DE

The general market environment has supported the steady climb in average transaction multiples in the European mid-market, but is this a financial bubble? The short answer is no. Not while acquirers remain highly selective and the cost of money remains low. The current transaction multiples are very consistent with the cost of debt and expected returns for institutional investors – in fact, 10x EBITDA could be the new market standard going forward.

Note that 10 years ago, PE houses typically valued targets by expecting a 20% gross IRR (2.5x multiple in 5 years), however most of the players in the mid-market now base their valuation models on a 15% gross IRR and 2x multiple over 5 years.

This decrease in expected returns is also well aligned with changes in the cost of money: comparing the 2017-2018 period to the former valuation peaks (2007-2008 and 2000-2001), Euribor has fallen from c. 4% to negative rates; and government 10y bonds from 5% to less than 1%. This means that PE firms with a gross 15% IRR enjoy stable expected spreads of c. 15% on top of the cost of money.

Note, that this expected 15% gross IRR implies a 10% net IRR for institutional investors (PE houses take management fees of c. 2% p.a. + their carried interest).

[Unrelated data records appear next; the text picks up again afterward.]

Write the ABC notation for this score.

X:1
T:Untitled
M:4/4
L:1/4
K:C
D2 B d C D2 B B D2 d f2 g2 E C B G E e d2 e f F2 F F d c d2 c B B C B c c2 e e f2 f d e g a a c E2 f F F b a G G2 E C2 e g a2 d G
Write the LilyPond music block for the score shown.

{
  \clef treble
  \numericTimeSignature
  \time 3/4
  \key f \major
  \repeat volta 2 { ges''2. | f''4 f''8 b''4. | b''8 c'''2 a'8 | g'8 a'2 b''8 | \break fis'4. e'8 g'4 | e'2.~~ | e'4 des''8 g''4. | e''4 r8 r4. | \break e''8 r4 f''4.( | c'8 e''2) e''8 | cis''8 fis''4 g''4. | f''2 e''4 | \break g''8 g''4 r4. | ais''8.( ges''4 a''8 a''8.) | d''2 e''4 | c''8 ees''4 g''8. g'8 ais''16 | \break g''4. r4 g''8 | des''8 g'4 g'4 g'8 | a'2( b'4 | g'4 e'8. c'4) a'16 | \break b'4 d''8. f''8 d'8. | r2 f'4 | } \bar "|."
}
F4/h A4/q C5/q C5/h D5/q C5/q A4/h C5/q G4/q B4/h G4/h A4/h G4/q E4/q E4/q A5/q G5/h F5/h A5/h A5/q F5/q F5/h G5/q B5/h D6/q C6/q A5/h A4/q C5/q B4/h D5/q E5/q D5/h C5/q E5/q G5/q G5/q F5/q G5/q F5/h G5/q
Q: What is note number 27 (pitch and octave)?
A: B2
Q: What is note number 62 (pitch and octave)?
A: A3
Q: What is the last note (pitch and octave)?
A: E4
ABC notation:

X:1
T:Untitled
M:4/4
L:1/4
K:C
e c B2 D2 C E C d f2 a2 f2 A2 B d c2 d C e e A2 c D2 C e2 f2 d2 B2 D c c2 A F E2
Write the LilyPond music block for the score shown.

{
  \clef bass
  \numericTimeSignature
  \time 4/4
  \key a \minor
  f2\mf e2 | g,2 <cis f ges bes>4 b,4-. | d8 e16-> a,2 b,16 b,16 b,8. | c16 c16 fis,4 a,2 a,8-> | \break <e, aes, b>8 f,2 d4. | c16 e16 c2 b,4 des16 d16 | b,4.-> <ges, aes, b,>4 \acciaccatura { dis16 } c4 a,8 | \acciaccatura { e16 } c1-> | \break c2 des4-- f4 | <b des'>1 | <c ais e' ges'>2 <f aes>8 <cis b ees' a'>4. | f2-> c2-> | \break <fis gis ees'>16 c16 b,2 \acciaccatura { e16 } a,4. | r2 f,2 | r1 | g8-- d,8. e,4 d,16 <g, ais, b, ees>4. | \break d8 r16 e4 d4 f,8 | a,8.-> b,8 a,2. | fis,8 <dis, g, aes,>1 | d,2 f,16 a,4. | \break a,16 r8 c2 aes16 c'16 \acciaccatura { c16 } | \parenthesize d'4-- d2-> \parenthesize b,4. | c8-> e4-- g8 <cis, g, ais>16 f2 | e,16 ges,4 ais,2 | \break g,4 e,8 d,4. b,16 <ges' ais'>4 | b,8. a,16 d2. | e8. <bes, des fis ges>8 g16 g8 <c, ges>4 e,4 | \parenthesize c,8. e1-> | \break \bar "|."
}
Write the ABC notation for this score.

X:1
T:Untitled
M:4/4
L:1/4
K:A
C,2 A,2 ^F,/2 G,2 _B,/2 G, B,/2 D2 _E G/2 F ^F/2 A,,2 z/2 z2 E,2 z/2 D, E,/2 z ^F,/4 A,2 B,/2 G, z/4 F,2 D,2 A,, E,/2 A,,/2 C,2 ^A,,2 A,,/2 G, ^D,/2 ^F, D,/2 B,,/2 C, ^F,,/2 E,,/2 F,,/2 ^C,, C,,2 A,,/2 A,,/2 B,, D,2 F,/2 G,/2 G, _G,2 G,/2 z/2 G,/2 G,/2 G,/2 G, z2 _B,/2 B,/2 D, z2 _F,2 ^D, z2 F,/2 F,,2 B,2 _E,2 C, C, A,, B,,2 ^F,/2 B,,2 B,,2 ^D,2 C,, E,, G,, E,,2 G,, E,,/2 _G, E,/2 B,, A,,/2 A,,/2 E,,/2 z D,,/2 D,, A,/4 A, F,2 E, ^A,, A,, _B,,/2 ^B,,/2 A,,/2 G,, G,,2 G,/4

And with this level of returns, the buy-out asset class still offers better returns than the stock market, real-estate investments and hedge funds, and also over time more stable returns and less volatility than the stock market.

To illustrate the impact of expected returns, we have run a valuation model for a company generating 15% EBITDA and 12% EBIT margins, growing at 5% p.a., financed 50% by financial debt @4.5% p.a. and 50% by equity. The implied EBITDA multiple stands at 10x EBITDA to generate a 15% IRR for the equity, but only 7xEBITDA to offer a 20% IRR.

The conclusion is that for unlisted mid-market firms decreasing returns expected by financial investors (and their institutional investors) have a major impact on transaction multiples: 2 to 3 points of EBITDA, meaning that 10x EBITDA today is comparable to 7 to 8x EBITDA 10 years ago!